Les salons : Il ne s’agit pas uniquement de la pièce à vivre dans laquelle on reçoit dans une maison ou un appartement. Par métonymie, cette pièce en vient à désigner l’activité régulière qui s’y déroule. La conversation des esprits cultivés en devient le cœur. Ce sont aussi des lieux dans lesquels se rencontrent des personnes d’horizons différents. Ainsi vont les réseaux d’influence.
Les cafés : Depuis leur instauration (que l’idée en vienne de Constantinople ou de Ispahan), les cafés sont des lieux raffinés de rencontre, de discussion, de circulation des idées, puisqu’ils ont un caractère public. Lieux de sociabilité, les cafés deviennent rapidement des institutions de loisir populaire.
L’ensemble constitué par les journaux, les salons et les cafés, correspond à une certaine urbanisation des mœurs. Au demeurant, sur ce plan, l’auteur de l’ouvrage prend du champ avec Habermas pour s’exprimer plutôt dans les termes de Norbert Elias. Journaux, salons et cafés assurent de confortables diffusions aux idées. Mais simultanément, ils valorisent l’esprit de la ville.

III – Voirie et lieux publics.

Effectivement, l’espace public n’est pas nécessairement matérialisé dans et par des lieux. D’autant qu’un espace public démocratique est bien avant tout un espace de parole et d’échange concernant les affaires communes et non un lieu spécifique (l’assemblée nationale). Après tout, Internet nous a appris aussi à penser un espace d’échange sans matérialité.
Cela dit, non seulement il peut être nécessaire de disposer de lieux publics, mais encore il est des lieux publics qui peuvent contribuer à donner forme à un espace public. Par exemple la rue, celle des manifestations et non celle de la circulation. Pour autant, la rue fut d’abord conçue pour régler des problèmes de circulation publique, avant qu’elle ne soit prise en charge et en compte comme instrument de mise en scène de la parole politique.
Or, donc, la rue, la rue dans la ville, si d’aventure la ville est bien un ensemble organisé de voies. Mais elle est aussi l’objet d’une surveillance policière qui en révèle la puissance politique. Aristote ne parle-t-il pas de la question de la rue dans la Constitution d’Athènes ? On sait non moins quelle attention les Romains ont attaché à la rue (cardo, decumanus).

CONSIGNES =>
- a) Réécris le passage du texte sur l'espace public qui va de « Cela dit, non » jusqu'à « la parole politique. », en mettant « cortèges » à la place de « manifestations ».
- b) Selon le texte sur l'espace public, dans quel but la rue fut-elle d'abord conçue ?
- c) Poursuis le texte sur l'espace public à partir de sa dernière phrase.
Le matériel qui suit provient d'une autre source.

DONNÉES =>
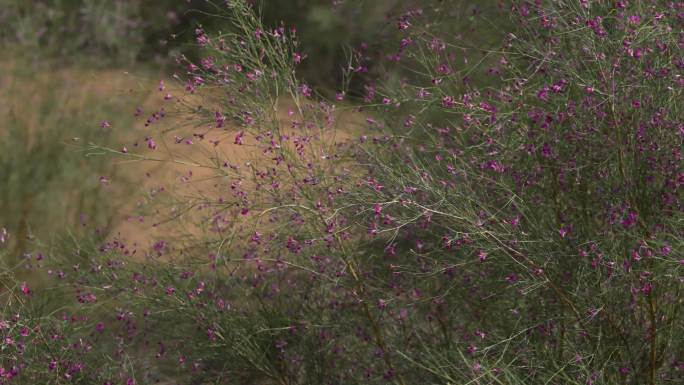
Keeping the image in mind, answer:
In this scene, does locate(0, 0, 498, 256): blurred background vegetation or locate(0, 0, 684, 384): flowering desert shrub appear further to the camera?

RÉPONSES AUX EXERCICES =>
- a)
Cela dit, non seulement il peut être nécessaire de disposer de lieux publics, mais encore il est des lieux publics qui peuvent contribuer à donner forme à un espace public. Par exemple la rue, celle des cortèges et non celle de la circulation. Pour autant, la rue fut d’abord conçue pour régler des problèmes de circulation publique, avant qu’elle ne soit prise en charge et en compte comme instrument de mise en scène de la parole politique.

- b) Pour régler des problèmes de circulation publique.

- c)
L’auteur souligne que la rue peut être « aimable, revêche, prétentieuse, accueillante, colorée, animée, déserte, triste, ... ». De toute manière, du point de vue de la circulation, elle fait l’objet d’une attention particulière de la part des urbanistes : large, étroite, avec trottoirs ou non, autoroutes... Il est possible, à ce propos, de classer les urbanistes en fonction de leur propositions concernant la rue. Comment ils la réservent aux piétons, la vouent aux automobiles, etc. L’auteur choisit cependant de valoriser ici la pensée d’un poète et théoricien, peu connu, mais qui mérite de l’être : Gustave Kahn (1859-1936). Il a rédigé un ouvrage pertinent sur ce point : L’esthétique de la rue (1900). La rue affirme-t-il peut devenir une école d’art pour tous et élever l’âme des citadins en les initiant au sentiment du beau. D’une certaine façon, par l’affiche c’est l’art qui pénètre la rue et éduque l’œil du passant. La lumière artificielle contribue aussi à valoriser l’architecture des monuments en les éclairant durant la nuit.
Et pour prolonger cette réflexion, rappelons que Jacques Rancière (Moments politiques, Paris, La Fabrique, 2009, p. 67) insiste longuement sur les rapports de la rue et de l’insurrection, reliant ainsi espace et lieux publics : « C’est (l’insurrection) une manière d’occuper la rue, de détourner un espace normalement voué à la circulation des individus et des marchandises, pour y planter une scène et y redistribuer les rôles. L’espace de circulation des travailleurs y devient espace de manifestation d’un personnage oublié dans les comptes du gouvernement : le peuple, les ouvriers ou quelque autre personnage collectif ».
Au-delà de ces considérations, que nous retenons pour notre perspective européenne, l’auteur détaille largement les éléments d’urbanisme qui lui permettent de nous exposer l’ampleur de la tâche de l’urbaniste en matière de lieux publics. Le lecteur retrouvera aisément les passages dont nous ne parlons pas ici.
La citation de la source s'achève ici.